Just when I thought the folks at MyTopo couldn’t do any more to win me over, they did just that. These are the people who won my heart years ago when they took all the USGS topographical maps and put them into a single, seamless database. But they didn’t stop there. They gave everybody with a computer and an internet connection the ability to order custom-made maps, and they put ‘em on waterproof, tear-proof paper.
Over the next several years, they added more features. You can get maps that have hunt area boundaries. You can overlay topo data on aerial photos. You can get a single map that has all the data that would normally be on eight or ten USGS maps. And it’s all affordable, too. Even more so now. Those USGS quads used to be four bucks, but now they’re eight. MyTopo maps, customized to your specifications and printed on that durable paper, start at ten bucks.

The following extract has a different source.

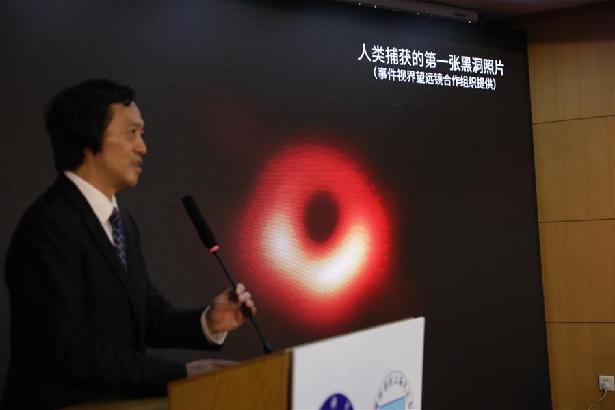"""人類首次""""看見""""黑洞"""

But they didn’t stop there. MyTopo recently bought Terrain Navigator, a computer mapping program. And they made it better. I’ve been fiddling with the copy I bought a week ago, and I haven’t even scratched the surface of the features it’ll do. The program links to Google Earth, and I’ve been spending all my time checking that out.
The new Terrain Navigator comes in two versions for each state in the U.S. There’s the basic version, which is plenty for just about anyone. It does all the mapping, printing up to 11 by 17 inches, and data transfer to and from GPS units, and it’s ninety-nine dollars for each state. The pro version adds the Google Earth interface, large-format map printing, and GIS and CAD export features that search and rescue groups would use. That version’s three hundred dollars per state.
Terrain Navigator is great for any avid outdoor explorer. A warning, though: you won’t want to turn it off, unless it’s to go collect more tracks and waypoints to download back into the program.